Quando Barack Obama nel primo incontro diretto con Netanyahu nel maggio 2009 aveva provato a chiedere lo stop completo delle attività edilizie ebraiche negli insediamenti in Cisgiordania, si era sentito rispondere che solo risolvendo la minaccia iraniana si sarebbero potuti avere reali progressi sul versante palestinese. Invece della sospensione, ci fu quindi una modesta moratoria, più volte aggirata, e poi non prolungata oltre il termine. Certo ha pesato la complicità aperta della maggior parte dei regimi arabi ma anche lo sbilanciamento a favore di Israele di gran parte dello staff presidenziale, di cui avevo parlato subito dopo che era stata annunciata la sua formazione, in un articolo piuttosto ampio che varrebbe la pena di far leggere a chi ha coltivato finora illusioni: Il ruolo di Barack Obama, magari integrato dall’appendice Stati Uniti: la Israel Lobby.

In particolare la principale responsabilità di questo sbilanciamento, che ha deluso chi si aspettava qualcosa di concreto e di nuovo da Obama, è della stessa Hillary Clinton, che a più riprese ha bacchettato la presunta intransigenza dell’Autorità palestinese, fingendo di ignorare che questa era costretta periodicamente ad alzare timidamente la voce, perché accettando senza fiatare altre prepotenze israeliane (in particolare l’espulsione quotidiana di palestinesi da Gerusalemme) avrebbe provocato una crisi definitiva della sua credibilità.

 

Tutte le chiacchiere sulla democrazia da esportare in Medio Oriente sono state intanto spazzate via dal mancato riconoscimento delle regolarissime elezioni che avevano portato Hamas ad avere una maggioranza inequivocabile a Gaza, mentre nessuno fiata sulla corruzione e sull’involuzione dell’ANP, inevitabile se dagli Stati Uniti è costretta ad avallare una politica assolutamente impopolare. Per non parlare dello stato della democrazia nei regimi arabi filoccidentali… Tutto con la complicità delle ipocrite democrazie europee e della cosiddetta “comunità internazionale”.

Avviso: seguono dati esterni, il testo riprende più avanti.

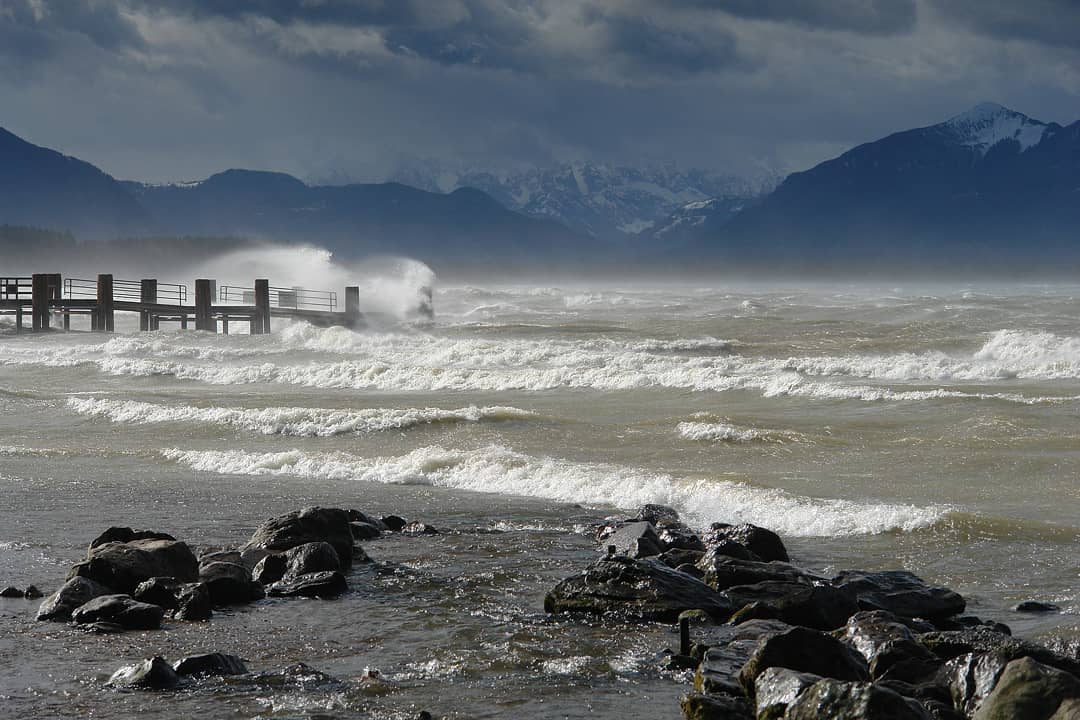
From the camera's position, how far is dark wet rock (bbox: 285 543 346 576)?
10922 millimetres

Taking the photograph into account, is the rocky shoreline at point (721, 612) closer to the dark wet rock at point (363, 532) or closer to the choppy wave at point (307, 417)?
the dark wet rock at point (363, 532)

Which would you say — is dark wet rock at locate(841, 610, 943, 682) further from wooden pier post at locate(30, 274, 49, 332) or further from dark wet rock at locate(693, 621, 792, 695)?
wooden pier post at locate(30, 274, 49, 332)

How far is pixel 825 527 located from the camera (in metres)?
13.3

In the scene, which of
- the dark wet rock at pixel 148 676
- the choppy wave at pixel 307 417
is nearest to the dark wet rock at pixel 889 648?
the dark wet rock at pixel 148 676

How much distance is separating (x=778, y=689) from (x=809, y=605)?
2.41 metres

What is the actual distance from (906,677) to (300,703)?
152 inches

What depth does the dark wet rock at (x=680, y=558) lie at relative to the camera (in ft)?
36.3

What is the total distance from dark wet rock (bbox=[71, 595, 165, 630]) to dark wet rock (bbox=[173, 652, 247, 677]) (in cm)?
124

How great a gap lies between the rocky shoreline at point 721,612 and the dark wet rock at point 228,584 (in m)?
0.01

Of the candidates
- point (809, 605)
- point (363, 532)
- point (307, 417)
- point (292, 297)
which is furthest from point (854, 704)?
point (292, 297)

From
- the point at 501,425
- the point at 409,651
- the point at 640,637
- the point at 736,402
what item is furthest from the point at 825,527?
the point at 736,402

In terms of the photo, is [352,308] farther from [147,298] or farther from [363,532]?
[363,532]

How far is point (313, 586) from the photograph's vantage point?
10539mm

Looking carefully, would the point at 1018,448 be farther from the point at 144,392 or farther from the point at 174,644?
the point at 144,392
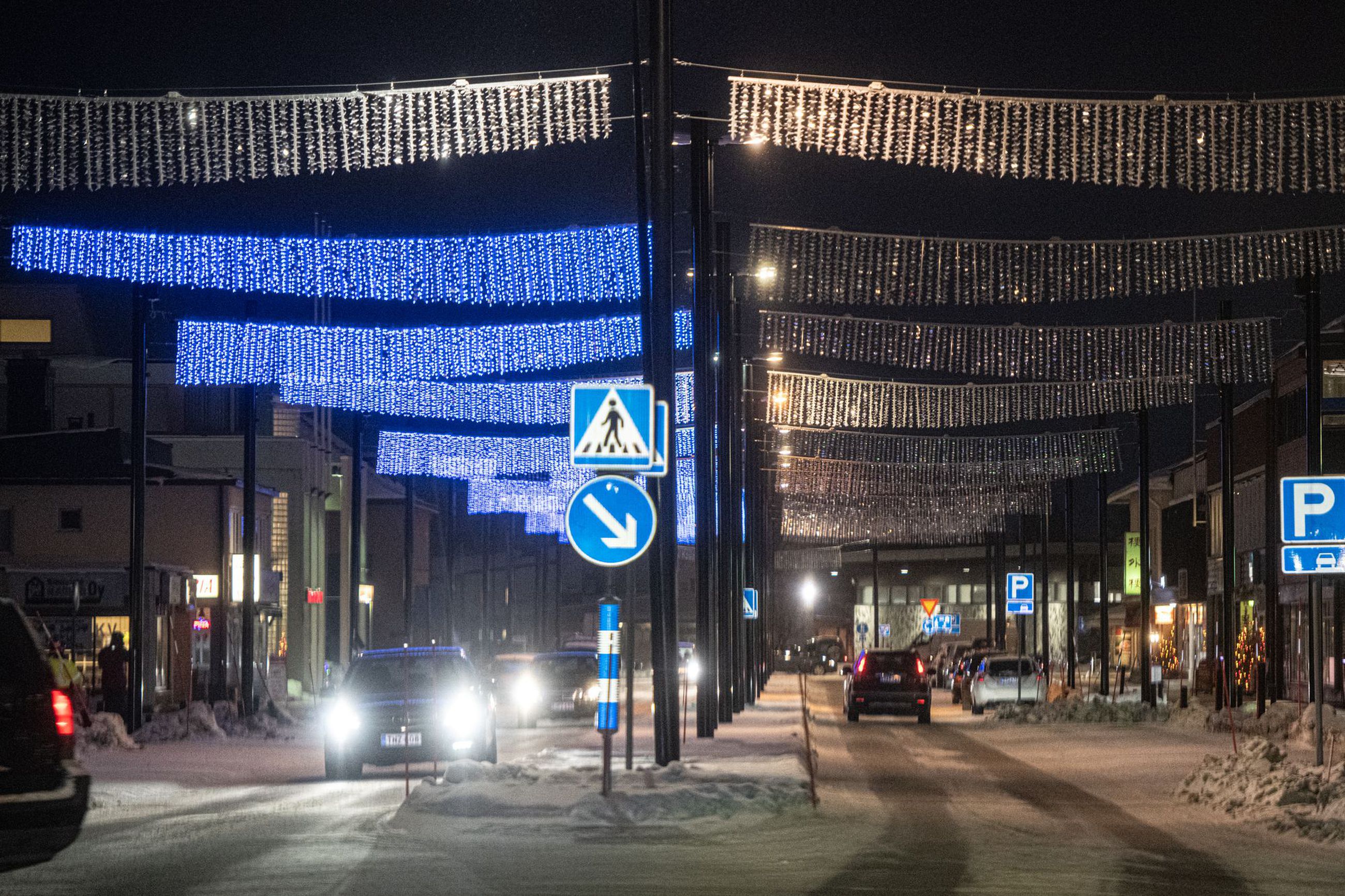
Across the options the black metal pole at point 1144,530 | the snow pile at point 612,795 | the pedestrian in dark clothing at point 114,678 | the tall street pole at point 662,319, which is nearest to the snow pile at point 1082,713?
the black metal pole at point 1144,530

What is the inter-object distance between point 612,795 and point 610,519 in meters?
2.46

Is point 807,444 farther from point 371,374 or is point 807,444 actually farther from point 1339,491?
point 1339,491

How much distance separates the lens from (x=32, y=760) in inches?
363

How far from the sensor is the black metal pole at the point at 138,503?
103 ft

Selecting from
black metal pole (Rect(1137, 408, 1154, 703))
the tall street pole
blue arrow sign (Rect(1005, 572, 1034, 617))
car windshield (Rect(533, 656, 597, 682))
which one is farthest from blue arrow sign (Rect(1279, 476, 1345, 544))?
black metal pole (Rect(1137, 408, 1154, 703))

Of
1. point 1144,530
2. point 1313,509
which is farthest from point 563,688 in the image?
point 1313,509

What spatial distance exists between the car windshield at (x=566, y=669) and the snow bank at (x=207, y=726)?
514cm

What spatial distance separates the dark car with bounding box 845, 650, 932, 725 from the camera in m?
40.1

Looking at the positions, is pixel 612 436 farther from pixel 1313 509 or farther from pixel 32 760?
pixel 1313 509

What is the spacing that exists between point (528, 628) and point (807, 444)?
252ft

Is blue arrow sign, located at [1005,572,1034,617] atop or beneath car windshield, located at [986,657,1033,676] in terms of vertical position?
atop

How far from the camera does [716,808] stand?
16.1 m

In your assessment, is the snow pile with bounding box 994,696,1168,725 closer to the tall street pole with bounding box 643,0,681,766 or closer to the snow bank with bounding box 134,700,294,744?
the snow bank with bounding box 134,700,294,744

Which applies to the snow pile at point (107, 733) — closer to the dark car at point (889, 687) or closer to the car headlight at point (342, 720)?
the car headlight at point (342, 720)
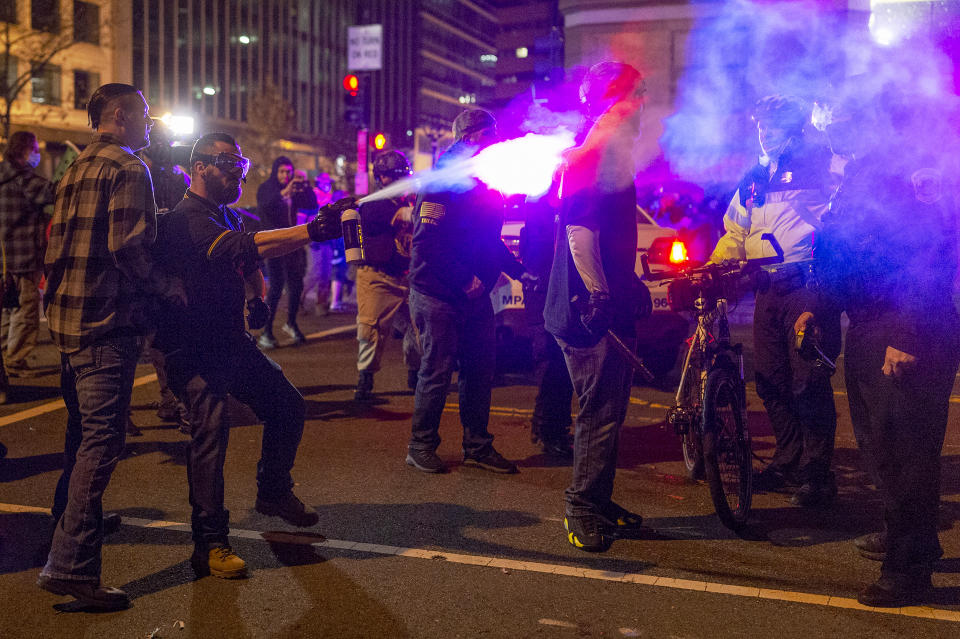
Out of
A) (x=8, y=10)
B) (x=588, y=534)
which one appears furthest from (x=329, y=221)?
(x=8, y=10)

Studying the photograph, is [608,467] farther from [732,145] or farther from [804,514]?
[732,145]

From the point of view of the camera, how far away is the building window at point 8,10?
45.5 m

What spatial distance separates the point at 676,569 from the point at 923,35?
11.9m

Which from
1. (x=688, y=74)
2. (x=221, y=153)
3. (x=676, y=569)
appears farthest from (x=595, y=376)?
(x=688, y=74)

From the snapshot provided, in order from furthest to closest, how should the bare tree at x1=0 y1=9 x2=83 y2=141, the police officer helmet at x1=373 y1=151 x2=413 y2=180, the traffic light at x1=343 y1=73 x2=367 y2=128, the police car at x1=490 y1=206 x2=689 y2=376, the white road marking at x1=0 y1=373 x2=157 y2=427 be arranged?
the bare tree at x1=0 y1=9 x2=83 y2=141
the traffic light at x1=343 y1=73 x2=367 y2=128
the police car at x1=490 y1=206 x2=689 y2=376
the police officer helmet at x1=373 y1=151 x2=413 y2=180
the white road marking at x1=0 y1=373 x2=157 y2=427

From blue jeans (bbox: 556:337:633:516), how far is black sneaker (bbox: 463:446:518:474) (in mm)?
1345

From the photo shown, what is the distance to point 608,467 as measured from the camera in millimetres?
4781

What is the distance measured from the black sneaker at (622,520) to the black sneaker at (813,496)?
3.44ft

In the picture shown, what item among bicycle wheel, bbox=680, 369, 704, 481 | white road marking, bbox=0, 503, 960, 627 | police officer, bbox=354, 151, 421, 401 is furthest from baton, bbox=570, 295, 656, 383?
police officer, bbox=354, 151, 421, 401

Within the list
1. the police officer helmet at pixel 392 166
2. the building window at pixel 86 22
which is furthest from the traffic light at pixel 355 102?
the building window at pixel 86 22

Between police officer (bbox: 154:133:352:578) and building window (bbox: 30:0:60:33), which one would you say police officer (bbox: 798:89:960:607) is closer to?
police officer (bbox: 154:133:352:578)

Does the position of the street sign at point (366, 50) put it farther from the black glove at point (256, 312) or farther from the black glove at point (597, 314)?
the black glove at point (597, 314)

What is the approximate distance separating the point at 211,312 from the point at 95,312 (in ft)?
1.68

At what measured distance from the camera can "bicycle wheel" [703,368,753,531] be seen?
15.7 ft
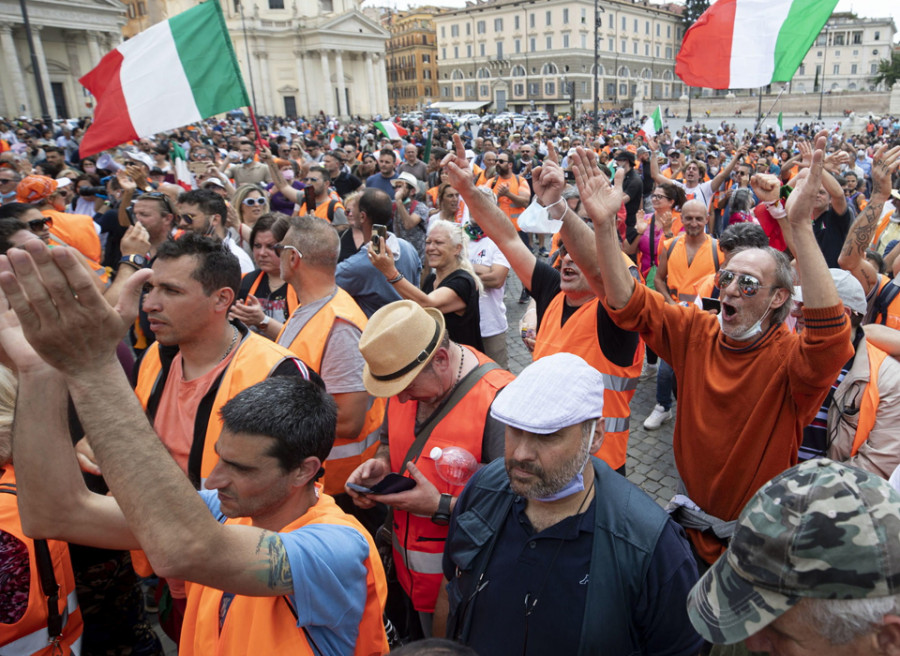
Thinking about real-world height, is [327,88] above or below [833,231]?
above

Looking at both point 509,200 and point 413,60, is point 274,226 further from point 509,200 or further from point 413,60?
point 413,60

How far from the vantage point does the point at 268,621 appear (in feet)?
5.27

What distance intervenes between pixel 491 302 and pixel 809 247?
2776mm

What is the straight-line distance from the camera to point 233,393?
239cm

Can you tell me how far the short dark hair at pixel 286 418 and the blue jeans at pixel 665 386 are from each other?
4199 millimetres

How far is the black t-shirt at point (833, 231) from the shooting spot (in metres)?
5.86

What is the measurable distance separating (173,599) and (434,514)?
1.26 meters

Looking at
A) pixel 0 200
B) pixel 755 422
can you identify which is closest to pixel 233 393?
pixel 755 422

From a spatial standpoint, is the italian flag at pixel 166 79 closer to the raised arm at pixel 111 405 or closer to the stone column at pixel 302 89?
the raised arm at pixel 111 405

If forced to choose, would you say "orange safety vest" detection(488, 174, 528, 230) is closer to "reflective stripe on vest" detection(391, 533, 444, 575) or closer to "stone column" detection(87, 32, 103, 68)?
"reflective stripe on vest" detection(391, 533, 444, 575)

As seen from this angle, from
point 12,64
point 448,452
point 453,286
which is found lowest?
point 448,452

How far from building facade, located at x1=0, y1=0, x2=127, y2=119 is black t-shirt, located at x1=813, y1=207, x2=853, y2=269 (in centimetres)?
4759

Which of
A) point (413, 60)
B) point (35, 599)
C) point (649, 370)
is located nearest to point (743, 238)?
point (649, 370)

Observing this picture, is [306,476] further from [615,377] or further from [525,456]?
[615,377]
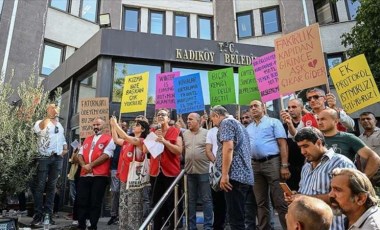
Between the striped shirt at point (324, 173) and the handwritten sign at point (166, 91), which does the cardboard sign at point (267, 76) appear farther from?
the striped shirt at point (324, 173)

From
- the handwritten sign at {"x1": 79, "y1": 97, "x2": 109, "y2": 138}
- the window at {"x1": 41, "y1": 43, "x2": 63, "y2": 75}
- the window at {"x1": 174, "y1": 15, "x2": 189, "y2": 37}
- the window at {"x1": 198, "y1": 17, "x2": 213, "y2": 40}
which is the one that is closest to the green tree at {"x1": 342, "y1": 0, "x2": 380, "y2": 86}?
the window at {"x1": 198, "y1": 17, "x2": 213, "y2": 40}

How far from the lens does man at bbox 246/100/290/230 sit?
482cm

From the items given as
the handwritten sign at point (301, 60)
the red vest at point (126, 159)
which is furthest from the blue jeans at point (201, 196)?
the handwritten sign at point (301, 60)

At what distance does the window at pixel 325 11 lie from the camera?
19219 mm

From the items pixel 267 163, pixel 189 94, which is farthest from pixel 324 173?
pixel 189 94

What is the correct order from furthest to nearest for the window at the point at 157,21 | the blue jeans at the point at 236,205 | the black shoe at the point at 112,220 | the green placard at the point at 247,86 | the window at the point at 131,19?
the window at the point at 157,21, the window at the point at 131,19, the black shoe at the point at 112,220, the green placard at the point at 247,86, the blue jeans at the point at 236,205

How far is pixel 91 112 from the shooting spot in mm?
7270

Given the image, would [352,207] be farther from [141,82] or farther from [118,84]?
[118,84]

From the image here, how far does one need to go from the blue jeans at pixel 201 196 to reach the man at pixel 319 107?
1.90 m

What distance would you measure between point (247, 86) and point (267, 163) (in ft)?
8.13

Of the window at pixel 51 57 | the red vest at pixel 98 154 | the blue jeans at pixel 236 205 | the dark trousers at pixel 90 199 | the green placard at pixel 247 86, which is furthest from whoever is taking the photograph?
the window at pixel 51 57

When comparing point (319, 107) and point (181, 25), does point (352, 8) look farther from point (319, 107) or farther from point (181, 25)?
point (319, 107)

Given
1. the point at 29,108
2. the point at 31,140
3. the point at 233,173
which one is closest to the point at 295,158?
the point at 233,173

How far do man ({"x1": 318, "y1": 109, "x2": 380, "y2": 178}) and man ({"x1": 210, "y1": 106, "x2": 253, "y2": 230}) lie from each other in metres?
1.12
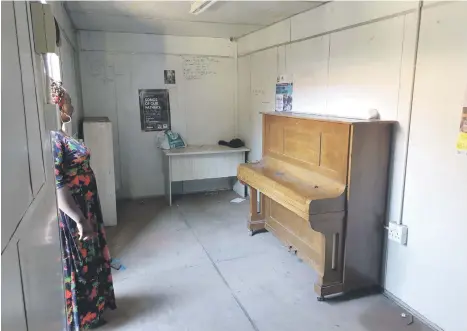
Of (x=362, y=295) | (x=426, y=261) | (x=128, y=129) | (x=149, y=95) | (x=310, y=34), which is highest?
(x=310, y=34)

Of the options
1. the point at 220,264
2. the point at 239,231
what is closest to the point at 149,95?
the point at 239,231

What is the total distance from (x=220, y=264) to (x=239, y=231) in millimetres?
786

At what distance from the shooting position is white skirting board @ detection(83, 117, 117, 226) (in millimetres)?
3912

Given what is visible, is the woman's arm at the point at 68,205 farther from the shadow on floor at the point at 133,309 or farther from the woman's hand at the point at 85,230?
the shadow on floor at the point at 133,309

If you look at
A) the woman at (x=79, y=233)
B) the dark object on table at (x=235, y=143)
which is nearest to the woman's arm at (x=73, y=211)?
the woman at (x=79, y=233)

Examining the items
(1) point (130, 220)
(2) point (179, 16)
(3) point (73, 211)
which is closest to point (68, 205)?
(3) point (73, 211)

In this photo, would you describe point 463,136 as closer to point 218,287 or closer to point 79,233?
point 218,287

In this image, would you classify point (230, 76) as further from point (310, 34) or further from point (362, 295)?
point (362, 295)

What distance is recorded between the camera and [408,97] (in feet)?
8.02

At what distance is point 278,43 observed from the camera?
4.16 metres

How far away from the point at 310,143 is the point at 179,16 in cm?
207

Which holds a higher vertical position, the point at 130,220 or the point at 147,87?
the point at 147,87

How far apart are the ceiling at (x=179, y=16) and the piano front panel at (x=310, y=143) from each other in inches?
42.0

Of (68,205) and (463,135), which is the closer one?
(68,205)
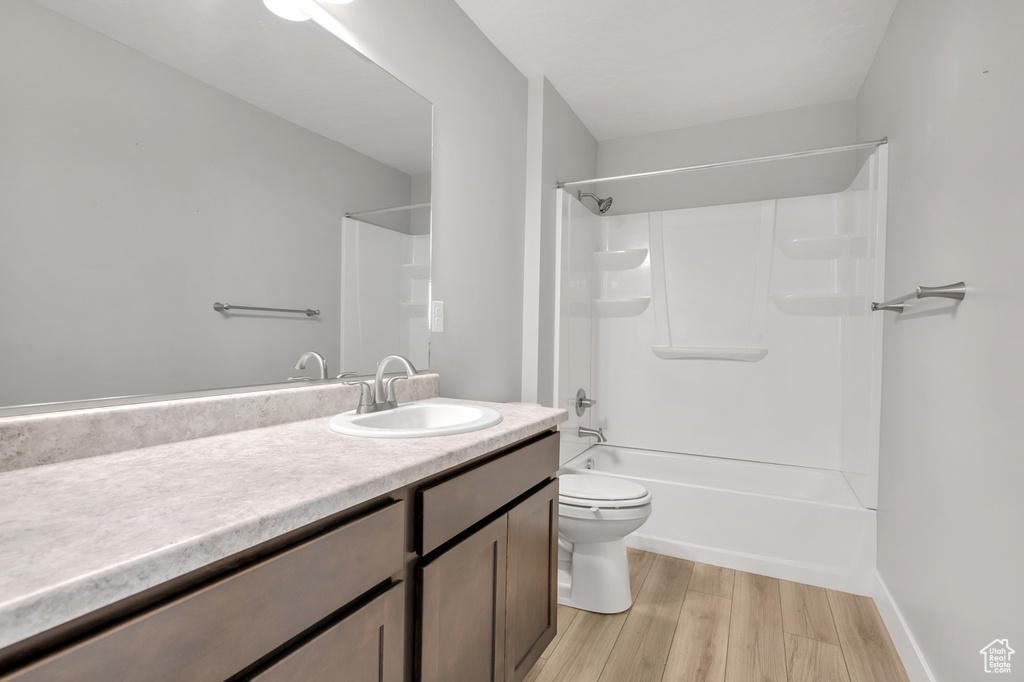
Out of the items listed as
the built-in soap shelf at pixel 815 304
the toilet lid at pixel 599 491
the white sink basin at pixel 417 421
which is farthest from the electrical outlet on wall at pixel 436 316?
the built-in soap shelf at pixel 815 304

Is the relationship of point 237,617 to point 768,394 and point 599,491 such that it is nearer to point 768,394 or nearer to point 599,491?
point 599,491

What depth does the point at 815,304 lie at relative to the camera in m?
2.80

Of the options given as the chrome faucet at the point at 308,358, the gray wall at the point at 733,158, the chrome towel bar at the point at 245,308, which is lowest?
the chrome faucet at the point at 308,358

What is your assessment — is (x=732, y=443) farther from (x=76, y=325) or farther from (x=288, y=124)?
(x=76, y=325)

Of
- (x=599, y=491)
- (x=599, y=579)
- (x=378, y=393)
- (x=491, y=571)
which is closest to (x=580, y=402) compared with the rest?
(x=599, y=491)

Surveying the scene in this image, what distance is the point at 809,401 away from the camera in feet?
9.29

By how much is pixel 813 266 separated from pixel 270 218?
2755mm

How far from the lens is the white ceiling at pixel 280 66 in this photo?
1.08 metres

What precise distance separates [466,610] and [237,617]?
0.61 m

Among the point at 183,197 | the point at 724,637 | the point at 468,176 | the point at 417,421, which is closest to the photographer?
the point at 183,197

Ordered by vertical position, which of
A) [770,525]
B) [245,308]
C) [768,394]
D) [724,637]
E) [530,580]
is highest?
[245,308]

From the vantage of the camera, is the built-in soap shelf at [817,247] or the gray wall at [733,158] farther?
the gray wall at [733,158]

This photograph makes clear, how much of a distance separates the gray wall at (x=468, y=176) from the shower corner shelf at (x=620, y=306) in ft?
3.01

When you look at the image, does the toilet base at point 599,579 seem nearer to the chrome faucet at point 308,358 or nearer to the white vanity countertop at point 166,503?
the white vanity countertop at point 166,503
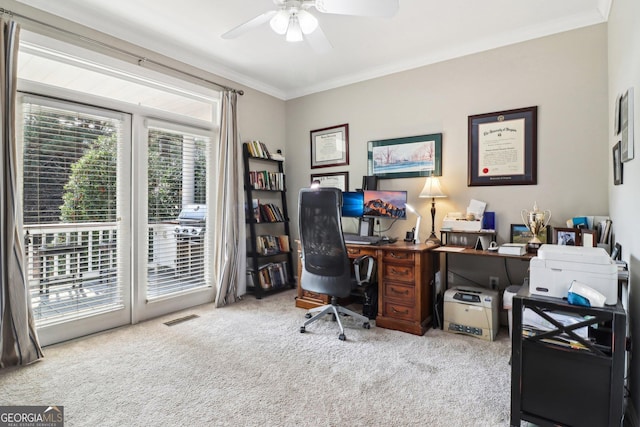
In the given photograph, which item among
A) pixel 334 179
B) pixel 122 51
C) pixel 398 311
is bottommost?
pixel 398 311

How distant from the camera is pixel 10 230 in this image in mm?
2223

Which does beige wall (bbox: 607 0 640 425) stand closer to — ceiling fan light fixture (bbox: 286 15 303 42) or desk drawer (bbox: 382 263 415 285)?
desk drawer (bbox: 382 263 415 285)

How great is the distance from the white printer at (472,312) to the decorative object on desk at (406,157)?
1261mm

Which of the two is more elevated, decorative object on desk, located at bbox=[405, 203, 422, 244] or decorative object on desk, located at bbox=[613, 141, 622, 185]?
decorative object on desk, located at bbox=[613, 141, 622, 185]

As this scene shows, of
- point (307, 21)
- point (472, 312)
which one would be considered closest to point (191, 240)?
point (307, 21)

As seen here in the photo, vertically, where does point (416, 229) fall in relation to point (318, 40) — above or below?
below

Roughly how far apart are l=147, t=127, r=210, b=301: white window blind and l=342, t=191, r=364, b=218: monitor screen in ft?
5.21

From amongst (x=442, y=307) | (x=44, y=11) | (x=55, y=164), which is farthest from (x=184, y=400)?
(x=44, y=11)

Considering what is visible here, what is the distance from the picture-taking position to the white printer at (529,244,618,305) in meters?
1.52

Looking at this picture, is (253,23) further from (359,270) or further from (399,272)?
(399,272)

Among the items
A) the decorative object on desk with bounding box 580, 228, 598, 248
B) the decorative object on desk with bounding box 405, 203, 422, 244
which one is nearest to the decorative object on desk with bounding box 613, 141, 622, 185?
the decorative object on desk with bounding box 580, 228, 598, 248

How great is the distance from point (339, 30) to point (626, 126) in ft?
7.31

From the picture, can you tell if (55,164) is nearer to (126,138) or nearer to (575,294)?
(126,138)

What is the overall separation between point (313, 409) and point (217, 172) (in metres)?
2.73
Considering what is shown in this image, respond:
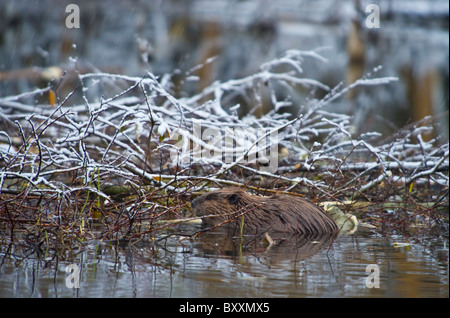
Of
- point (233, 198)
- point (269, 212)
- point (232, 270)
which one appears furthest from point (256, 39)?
point (232, 270)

Tra i nodi che vengono ora al pettine, c’è anche Haiti dove i corpi di occupazione dell’ONU hanno represso duramente le proteste contro gli ennesimi brogli imposti a una popolazione assai più matura di quanto si dica, rendendo evidente l’ipocrisia degli “aiuti umanitari”. Su Haiti ho scritto e tradotto molto, anche chiamando in causa subito dopo il terremoto proprio il presidente tanto esaltato dalla sinistra italiana: Obama e Haiti. Ma non dimentichiamo mai le nostre responsabilità nel sistema di finti aiuti, a cui ho accennato appena pochi giorni fa a proposito dell’ultima catastrofe: Elezioni ad Haiti.

Lasciamo perdere il disgusto per il conferimento del premio Nobel per la pace al presidente di uno Stato che ha basi militari in un centinaio di paesi, e le usa per guerre cruente. In definitiva, perché scandalizzarsi? Obama è in buona compagnia, dato che la maggioranza dei premiati nel corso di un secolo, tranne pochissime eccezioni, erano veri e propri guerrafondai. Strano che una parte della sinistra, invece, attribuisca a questo premio un valore che non ha, e continua a proporlo anche per persone rispettabili, magari protestando solo quando viene assegnato a un dissidente cinese. Mi fa piacere che invece sia Dario Fo su “Il Fatto quotidiano”, sia Angela Pascucci su “il manifesto”, abbiano saputo cogliere il carattere strumentale del premio, e anche dissociarsi da qualche affermazione non condivisibile del premiato, senza per questo rinunciare alla condanna del regime cinese che punisce con 11 anni di galera un reato di opinione, o giustificare il grottesco schieramento di paesi che si sono uniti alla Cina nel boicottaggio della cerimonia di assegnazione del Premio Nobel per la pace a Liu Xiaobo, col risultato che Cuba e il Venezuela si trovano insieme a paesi non certo esemplari per la difesa dei diritti dell’uomo come Russia, Kazakhistan, Colombia, Tunisia, Arabia Saudita, Pakistan, Serbia, Iraq, Iran, Vietnam, Afghanistan, Filippine, Egitto, Sudan, Ucraina e Marocco.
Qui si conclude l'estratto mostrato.